In this case, current is applied by charging and discharging two capacitors each having a capacity of 1000 μF, and the current density to the rat's skin is set to 48 μA/aJ, which is the minimum current value (corresponding to It in Figure 3). Maximum current value (Figure 3 (b)
l (equivalent to D I + D) is 480I! It is changed to A/- at a cycle of 60 seconds.

As a result, drug permeation of 0.6 .mu./- or more was obtained.

Considering that the amount of permeation when left for 8 hours without applying electricity was less than 0.004 .mu./-, it can be said that transdermal absorption of the drug was significantly promoted.

〔Effect of the invention〕

As explained above, according to the iontophoresis using the electric circuit of the present invention, the transdermal absorption ability of drugs is further improved compared to the conventional ordinary iontophoresis. Since treatment can be performed while monitoring the current flowing to the human body, in addition to the basic treatment mode, you can freely set modes such as a mode that applies higher current for a shorter time, a mode that applies lower current for a longer time, etc. can. In other words, by specifying the capacitance and charging voltage of the capacitor, the charging rate per
Since the amount of discharge charge can be limited, sustained release of the drug can be achieved more easily. Furthermore, by using the electric circuit of the present invention for iontophoresis, there is no need for specialists such as doctors, there is no gastrointestinal disorder, and the liver
The drug is continuously absorbed into the blood without undergoing subsequent metabolism, and its intended pharmacological activity is achieved.
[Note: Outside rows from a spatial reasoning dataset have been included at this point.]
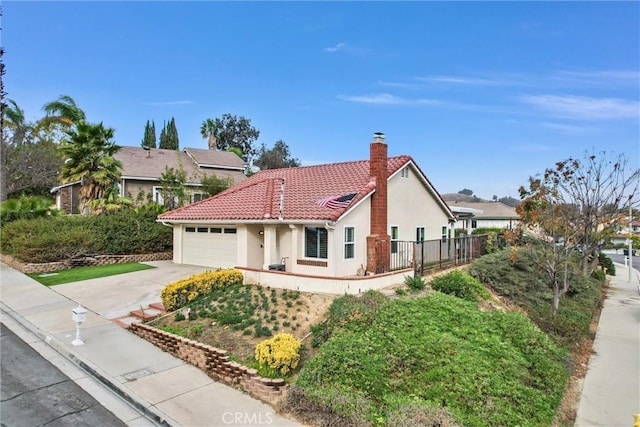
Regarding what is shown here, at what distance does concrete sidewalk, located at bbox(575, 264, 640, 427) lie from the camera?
23.8 feet

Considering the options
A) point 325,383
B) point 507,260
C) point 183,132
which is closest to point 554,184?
point 507,260

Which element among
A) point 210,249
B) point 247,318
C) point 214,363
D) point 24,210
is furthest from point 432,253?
point 24,210

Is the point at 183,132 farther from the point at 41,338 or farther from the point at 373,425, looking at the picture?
the point at 373,425

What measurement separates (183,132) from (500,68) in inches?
1936

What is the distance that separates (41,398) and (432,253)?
15433 mm

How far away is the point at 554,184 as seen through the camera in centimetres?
1574

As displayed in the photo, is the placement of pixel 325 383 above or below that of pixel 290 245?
below

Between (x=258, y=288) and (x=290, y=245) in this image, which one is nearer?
(x=258, y=288)

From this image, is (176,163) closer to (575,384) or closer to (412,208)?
(412,208)

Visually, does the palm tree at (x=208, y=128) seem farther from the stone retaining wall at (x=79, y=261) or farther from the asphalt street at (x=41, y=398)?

[Brief explanation of drawings]

FIG. 1 is a conceptual explanatory diagram for explaining the relationship between the pulse wave and the drug permeation effective area, FIG. 2 is a schematic circuit diagram showing an embodiment of the electric circuit of the present invention, and FIGS. C) is the waveform of the output current obtained by the circuit shown in FIG. l : DC power supply 2.7 : Variable resistor 3.4 z switch mechanism 5.6 : Capacitor 8 : Diode 9 : DC ammeter 10 : Treatment area electrode 1) : Ground t8i

Claims (2)

[Claims] (1) A circuit for connecting to one electrode of an iontophoresis device, comprising a power source and at least one capacitor connected to the power source, and after charging the capacitor, charging or An electric circuit for iontophoresis, comprising a switching means for periodically charging and discharging a capacitor so that a discharge current flows to the output side of the circuit. (2) The electric circuit for iontophoresis according to claim 1, characterized in that two capacitors are connected in parallel to the power source, and the switching means is connected to each capacitor.